6. Hari pertama kompres dingin.
7. Hari kedua sampai keempat kompres hangat.
8. Hiperbilirubinemia akan timbul setelah bayi di rumah.
9. Konseling orang tua untuk mengawasi timbulnya kemungkinan Ikterik.
10. Diminta cek di RS pada minggu keempat.

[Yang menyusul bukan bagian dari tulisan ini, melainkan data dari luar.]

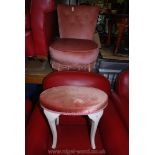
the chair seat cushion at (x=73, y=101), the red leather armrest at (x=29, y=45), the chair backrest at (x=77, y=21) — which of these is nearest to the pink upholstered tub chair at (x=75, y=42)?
the chair backrest at (x=77, y=21)

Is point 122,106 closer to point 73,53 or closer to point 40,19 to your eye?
point 73,53

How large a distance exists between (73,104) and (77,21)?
1654 mm

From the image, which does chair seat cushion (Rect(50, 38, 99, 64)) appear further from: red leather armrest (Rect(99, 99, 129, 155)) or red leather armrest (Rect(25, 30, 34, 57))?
red leather armrest (Rect(99, 99, 129, 155))

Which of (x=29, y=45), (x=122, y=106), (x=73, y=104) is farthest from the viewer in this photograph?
(x=29, y=45)

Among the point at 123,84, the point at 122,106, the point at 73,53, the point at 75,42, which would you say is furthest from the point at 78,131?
the point at 75,42

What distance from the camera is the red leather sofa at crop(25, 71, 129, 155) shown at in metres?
1.39

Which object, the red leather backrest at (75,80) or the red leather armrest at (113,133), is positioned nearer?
the red leather armrest at (113,133)

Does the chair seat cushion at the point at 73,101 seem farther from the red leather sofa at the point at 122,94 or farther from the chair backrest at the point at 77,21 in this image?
the chair backrest at the point at 77,21

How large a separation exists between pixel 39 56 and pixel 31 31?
12.6 inches

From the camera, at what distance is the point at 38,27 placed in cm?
254

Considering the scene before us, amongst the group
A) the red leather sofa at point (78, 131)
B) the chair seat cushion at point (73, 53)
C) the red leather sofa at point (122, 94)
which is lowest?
the red leather sofa at point (78, 131)

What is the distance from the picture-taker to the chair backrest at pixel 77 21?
2875 millimetres

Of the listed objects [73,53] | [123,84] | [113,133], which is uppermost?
[73,53]
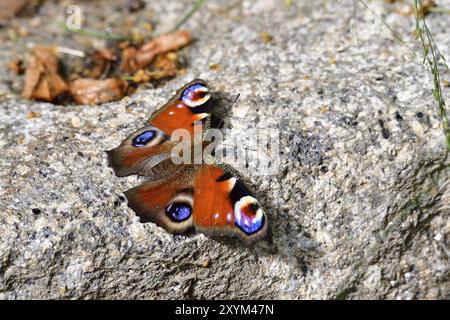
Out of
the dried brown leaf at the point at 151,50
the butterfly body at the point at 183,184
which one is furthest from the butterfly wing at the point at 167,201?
the dried brown leaf at the point at 151,50

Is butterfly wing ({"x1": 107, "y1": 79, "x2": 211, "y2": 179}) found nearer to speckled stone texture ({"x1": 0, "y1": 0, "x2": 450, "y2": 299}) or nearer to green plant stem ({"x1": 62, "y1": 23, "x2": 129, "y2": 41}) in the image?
speckled stone texture ({"x1": 0, "y1": 0, "x2": 450, "y2": 299})

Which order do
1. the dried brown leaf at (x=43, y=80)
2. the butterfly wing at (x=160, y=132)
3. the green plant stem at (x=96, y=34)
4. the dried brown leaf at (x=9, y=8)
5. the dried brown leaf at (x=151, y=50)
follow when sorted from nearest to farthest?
the butterfly wing at (x=160, y=132)
the dried brown leaf at (x=43, y=80)
the dried brown leaf at (x=151, y=50)
the green plant stem at (x=96, y=34)
the dried brown leaf at (x=9, y=8)

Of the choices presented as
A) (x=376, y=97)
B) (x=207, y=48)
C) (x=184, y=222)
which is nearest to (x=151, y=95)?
(x=207, y=48)

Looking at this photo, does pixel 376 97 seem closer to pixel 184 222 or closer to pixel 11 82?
pixel 184 222

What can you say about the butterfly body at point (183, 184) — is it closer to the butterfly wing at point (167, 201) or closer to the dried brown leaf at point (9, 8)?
the butterfly wing at point (167, 201)

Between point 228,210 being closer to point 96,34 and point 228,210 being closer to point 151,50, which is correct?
point 151,50
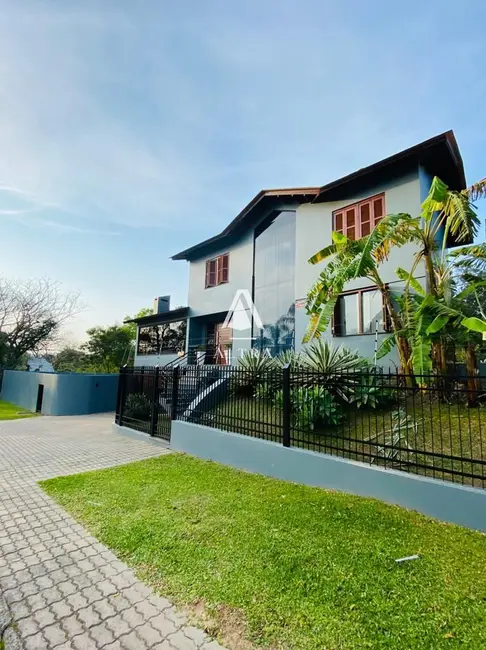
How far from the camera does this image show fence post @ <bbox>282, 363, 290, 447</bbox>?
618 centimetres

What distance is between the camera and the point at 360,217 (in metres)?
11.7

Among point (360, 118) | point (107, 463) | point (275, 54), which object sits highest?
point (275, 54)

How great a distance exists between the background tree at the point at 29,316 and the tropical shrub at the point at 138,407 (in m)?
23.1

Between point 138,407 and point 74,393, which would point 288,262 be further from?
point 74,393

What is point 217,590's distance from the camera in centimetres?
295

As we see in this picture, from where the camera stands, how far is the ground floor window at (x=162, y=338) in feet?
65.4

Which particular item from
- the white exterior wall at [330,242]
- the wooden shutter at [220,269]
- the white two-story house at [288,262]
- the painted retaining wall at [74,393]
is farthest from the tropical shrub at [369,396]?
the painted retaining wall at [74,393]

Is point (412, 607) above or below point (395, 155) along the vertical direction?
below

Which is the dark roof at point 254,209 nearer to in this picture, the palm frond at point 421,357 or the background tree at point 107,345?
the palm frond at point 421,357

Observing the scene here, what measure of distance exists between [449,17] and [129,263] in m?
17.6

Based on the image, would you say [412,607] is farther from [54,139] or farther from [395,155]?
[54,139]

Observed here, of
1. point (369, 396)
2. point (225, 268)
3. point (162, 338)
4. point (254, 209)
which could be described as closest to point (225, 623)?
point (369, 396)

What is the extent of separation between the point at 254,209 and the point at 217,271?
406cm

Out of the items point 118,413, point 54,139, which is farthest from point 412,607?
point 54,139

Pada neonatus dengan Cephalhematoma tidak diperlukan pengobatan,


namun perlu dilakukan fototerapi untuk mengatasi hiperbilirubinemia.
1. Tidak perlu tindakan khusus.
2. Benjolan akan sendirinya dalam beberapa minggu atau beberapa bulan.
3. Observasi terhadap bilirubinemia dan trombositopenia.
4. Dapat diberikan Vitamin K untuk mengurangi pendarahan.
5. Pemeriksaan X-Ray, bila dicurigai adanya fraktur (mendekati hampir 5 %
dari seluruh Cephalhematoma).
6. Pemantauan bilirubinia, hematokrit dan hemologbin.
7. Aspirasi darah dengan jarum suntik tidak diperlukan.
BAB III
PENUTUP

A. Kesimpulan
Cephalhematoma adalah pendarahan sub periosteal akibat kerusakan
jaringan poriesteum karena adanya tarikan atau tekanan jalan lahir.
Dimana Cephalhematoma terjadi ketika pembuluh darah pecah selama
persalinan atau kelahiran yang menyebabkan pendarahan ke dalam
daerah antara tulang dan periosteum. Adapun klasifikasi Cephalhematoma
menurut (Ika Nugroho, 2002 ), berdasarkan letak jaringan yang terkena ada
ialah Subgaleal dan Subperiosteal. Dimana Cephalhematoma dapat
disebabkan oleh beberapa faktor seperti adanya tekanan jalan lahir yang
terlalu lama, molase yang kuat ataupun karena partus dengan tindakan
(vakum atau cunam).
Adapun tanda dan gejala dari Cephalhematoma, ialah: adanya
fluktuasi, adanya benjoan, adanya Cephalhematoma timbul di daerah
tulang parietal, kepala tampak bengkak dan berwarna merah, tampak
benjolan dengan batas yang tegas, pada perabaan terasa mula-mula
keras, kemudian menjadi lunak, benjolan tampak jelas lebih kurang 6 – 8
jam setelah lahir, benjolan membesar pada hari kedua atau hari ketiga,
benjolan akan menghilang dalam beberapa minggu. Komplikasi yang dapat
terjadi akibat Cephalhematoma ialah: iktrerus, anemia, infeksi. Adapun
penatalaksaan Cephalhematoma ialah diantaranya: hampir sama dengan
kaput suksedoneum, jika ada luka dijaga agar tetap bersih dan kering,
lakukan pemberian Vitamin K dan adapun pemeriksaan penunjangnya ialah
Pemeriksaan X-Ray pada tengkorak, pemeriksaan darah lengkap (untuk
menilai kadar bilirubin, hematokrit, faktor pembekuan dan haemoglobin).

B. Saran
Pada penderita cephal hematoma, bidan bisa menjelaskan
kepada ibu dan keluarga bayi bahwa tidak diperlukan tindakan atau
penanganan khusus bila tanpa komplikasi. Salah satu penyebab cephal
hematom adalah trauma lahir, karena itu untuk mencegah terjadinya
cephal hematoma bisa dilakukan dengan memimpin persalinan yang
aman dan tepat.

Diharapkan juga kepada tenaga kesehatan khususnya bidan agar


selalu memantau keadaan pada bayi. Delain itu diharapkan kepada
bidan untuk benar-benar mengerti tentang penatalaksanaan pada setiap
kelainan kepala yang mungkin terjadi pada neonatus. Diharapkan
kepada setiap orang tua untuk melakukan perawatan bayinya secara
rutin dirumah guna mencegah kemungkinan terjadinya infeksi dan iritasi.